◆ TEXT SHOWN

I think overall this is quite a good summary of the Pipes problem, although one suspects it'll get drowned in flak over his views on Palestine.

The worst part about the "all Muslims are against us" approach is that eventually, if pushed with enough vigour it will be somewhat self-fulfilling. And that would be a terribly waste of potential allies and trading partners.

As for the assumption that the AKP will terminate democracy, that shows he's more interested in trolling than analysis. But of course then we're back to the same old issue. Why so many trolls in "serious discourse" and so few "serious discoursers"?

Also, he just looks so Halloween-scary!

What Pipes really hates is democracy. (Turkey is the only democracy in the Middle East that includes 100% of the people under its control.) How dare the Turks choose their own future, independent of management by Uncle Sam?

But this whole argument is really another distraction from the real issue at hand: oil and natural gas. There are only two distribution corridors for pipelines carrying natural gas from the Persian Gulf and the Caspian Sea to Europe. One runs through Turkey, the other through Russia. Uncle Sam is petrified that Turkey might decide to use its privileged position for profit which, as we know, is supposed to belong only to Big Oil.

What the "Islamofascist" position ignores -- and what, in my opinion, makes it deeply dishonest --are the past acts of the US government in the Islamic world. Acts committed for the sake of special interests --NOT the American people. Acts which provoked the rise of Al Qaeda, the attempts to unify the Islamic world, and the Sept 11 attack.

Both the present and past Administrations have inflicted enormous, Unnecessary death, destruction and misery upon the Islamic world.

If we want to eliminate Al Qaeda, we need the support of the Islamic world -- to tell us where Al Qaeda is hiding. We won't get that support if we continually show that we , as a nation, are becoming as bad as Al Qaeda -- that, indeed, we are in some ways worse. Al Qaeda does not cover its brutal crimes with chilling, psychopathic claims to morality that are obvious lies. Or hide its acts from the American people.

People will occasionally tolerate a blustering bully. But no one tolerates a psychopath. To do so would be as stupid as letting a nest of rattlesnakes sleep in your bed.

I interviewed Pipes once, and he is scary. But he is scary enough that he is somebody like David Horowitz - a personality that will quickly repel enough people that he will always be condemned to the annoyance category. I think Giuliani is stocking up on these stock characters not for real advice - he's not that insane - but rather to get out a sort of dogwhistle message to the true rightwing nuts, who are willing to forgive a guy everything if he will only pledge to nuke significant parts of the Middle East. I can't imagine that Giuliani would continue with that kind of thing once he has to campaign for real, outside of the loony bins of certain Republican primaries.

◆ THE DATA
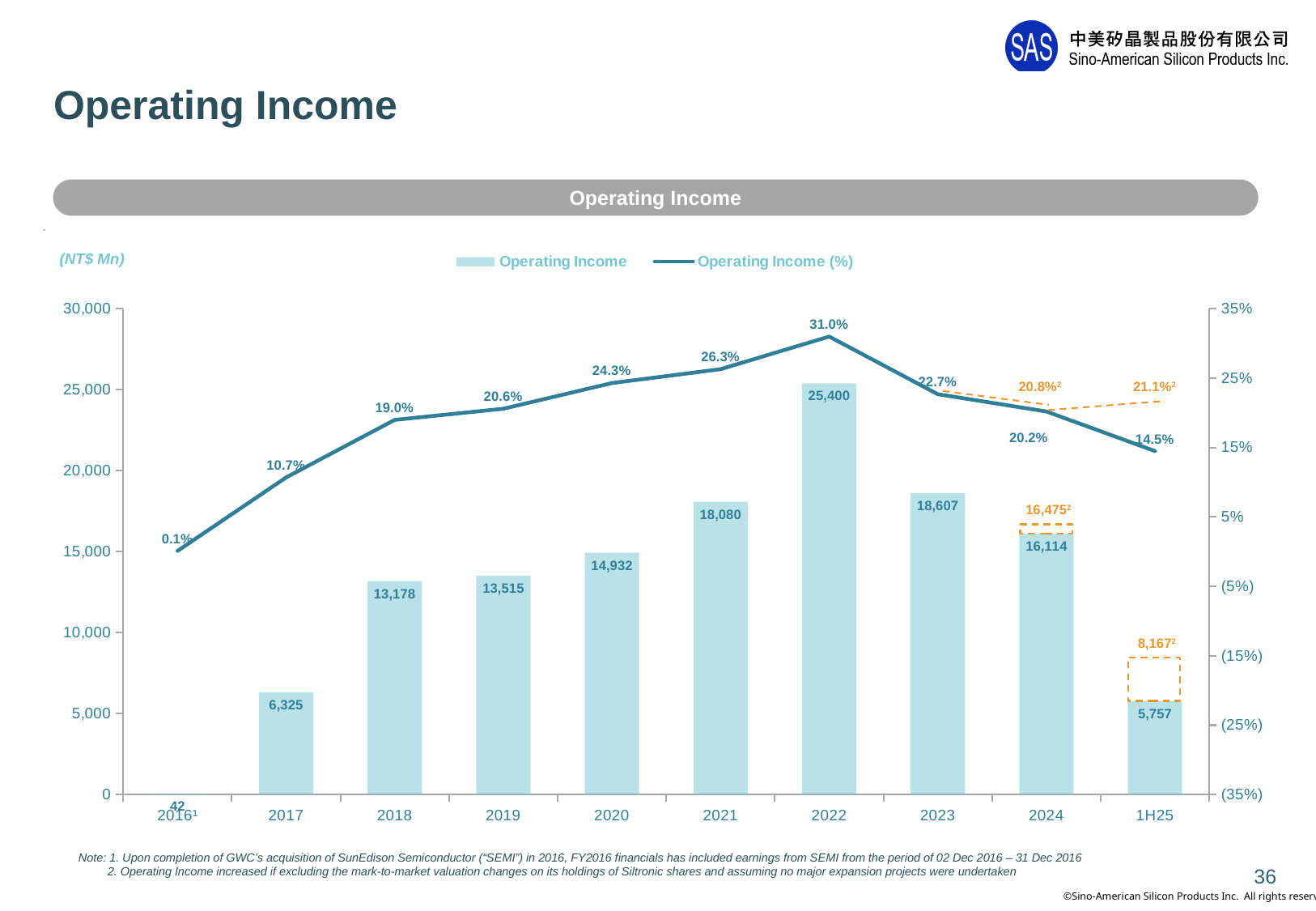
What is the difference in Operating Income between 2023 and 2024? 2,493 How many years or periods are shown on the x axis? 10 Which year has the highest Operating Income? 2022 What is the Operating Income for 1H25? 5,757 Does the Operating Income (%) rise or fall from 2022 to 1H25? Fall Which is larger, the Operating Income for 2018 or for 2019? 2019 Is the Operating Income for 2020 greater or less than 15,000? less How many series does the legend list? 2 What is the Operating Income (%) for 2021? 26.3% What kind of chart is used to show Operating Income in NT$ Mn? Bar chart What is the Operating Income for 2022? 25,400 Which year has the lowest Operating Income (%)? 2016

◆ EXERCISE
Reproduce word for word the stretch of the comments on Pipes above, from "As for the assumption" through "looks so Halloween-scary!".

◆ WORKED SOLUTION
As for the assumption that the AKP will terminate democracy, that shows he's more interested in trolling than analysis. But of course then we're back to the same old issue. Why so many trolls in "serious discourse" and so few "serious discoursers"?

Also, he just looks so Halloween-scary!